Without that, the VS Code Java importer may compile through Maven but still fail to treat Kotlin folders as part of the project model.

Depending on your setup, you can either rely on the Kotlin Maven plugin’s <extensions>true</extensions> support, or explicitly add Kotlin source roots with build-helper-maven-plugin. I used the explicit approach because I wanted the VS Code Java importer to see the source roots clearly.

Keep Java version configuration consistent

There was an issue with the version drift between tools that caused huge confusion.

In a mixed project, keep all of these aligned:

  • root Maven java.version
  • module compiler settings
  • maven.compiler.release
  • maven.compiler.source
  • maven.compiler.target
  • Kotlin jvmTarget
  • CI Java version
  • the JDK used by VS Code Java language server

When changing Java/Kotlin boundaries or Java levels, this workflow helps:

  1. Run Java: Clean Java Language Server Workspace
  2. Run Java: Reload Projects
  3. Run Developer: Reload Window

Practical recommendations for Java/Kotlin boundaries

Here is the rule set I would use for a team working with Java + Kotlin in VS Code:

Use Java for:

  • service interfaces consumed by Java
  • utility classes used via Java static imports
  • data types imported widely by Java
  • boundaries between major packages when editor stability matters

Use Kotlin for:

  • implementations behind Java interfaces
  • internal domain logic
  • Kotlin-first flows
  • code not heavily imported by Java callers

Avoid when possible:

  • Java importing Kotlin top-level functions through SomethingKt
  • Java depending directly on Kotlin concrete classes
  • tiny Kotlin utility classes used mostly by Java files

The principle that worked best for interop

The most useful mental model from this debugging session was:

Use Java as the contract language, Kotlin as the implementation language.

That keeps:

  • Kotlin in the application
  • Java happy in VS Code
  • Maven configuration straightforward
  • Spring wiring natural

And most importantly, it reduces the gap between "the project builds" and "the editor understands the project".

Closing thought

This was not proof that "Java and Kotlin do not mix".

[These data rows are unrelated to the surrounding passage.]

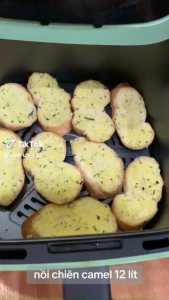 Nồi Chiên CAMEL 12LÍT .Nồi Chiên Không Dầu Chính Hãng Bảo Vệ Sức Khỏe Cho Gia Đình Bạn .Một chiếc nồi tích hợp nhiều công năng sẽ giúp bạn tiết kiệm được diện tích khiến căn bếp của bạn trở nên gọn gàng ngăn nắp hơn.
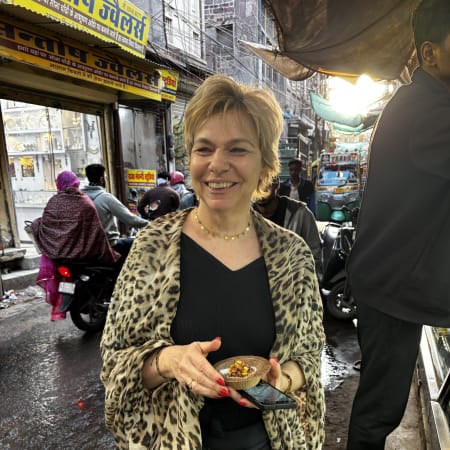 2-Hour Jodhpur Food Walk with Marwari Snacks and Local Guide
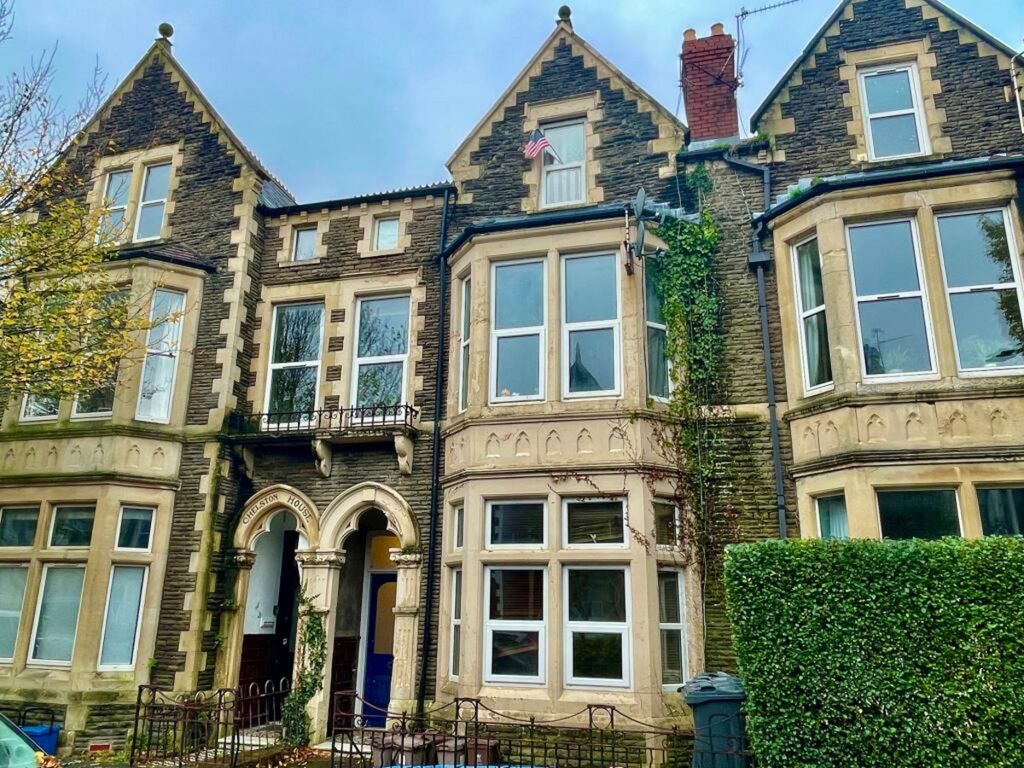 6 bed block of flats for saleConnaught Road, Cardiff CF24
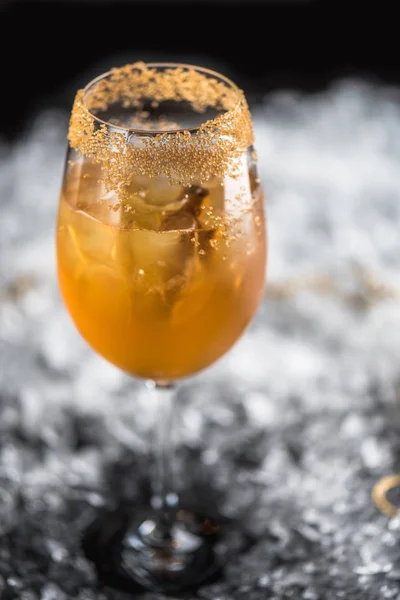 Cocktail Com Canela Fundo Com Gelo Açúcar Mascavo — Fotografia de Stock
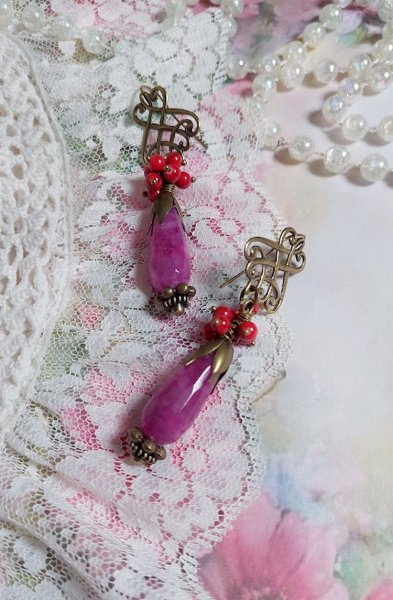 BO Framboises mont&eacute;es avec des perles en Jade, clous, rondelles, coupelles et crochets d'oreilles estampes 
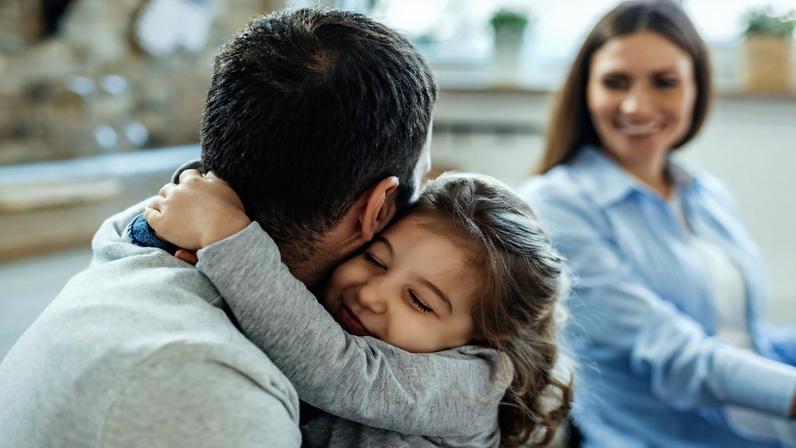 Pais guiados pela graça empregam autoridade e ternura na mesma medida - Foto: Freepik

It was a project-boundary problem.

Once the Java-facing contracts were made explicit and the Maven/Kotlin source roots were declared clearly, the project became much easier for VS Code to understand.

If your team wants Kotlin in a Java-heavy Spring application, you do not need to convert everything. You just need to choose the boundaries carefully.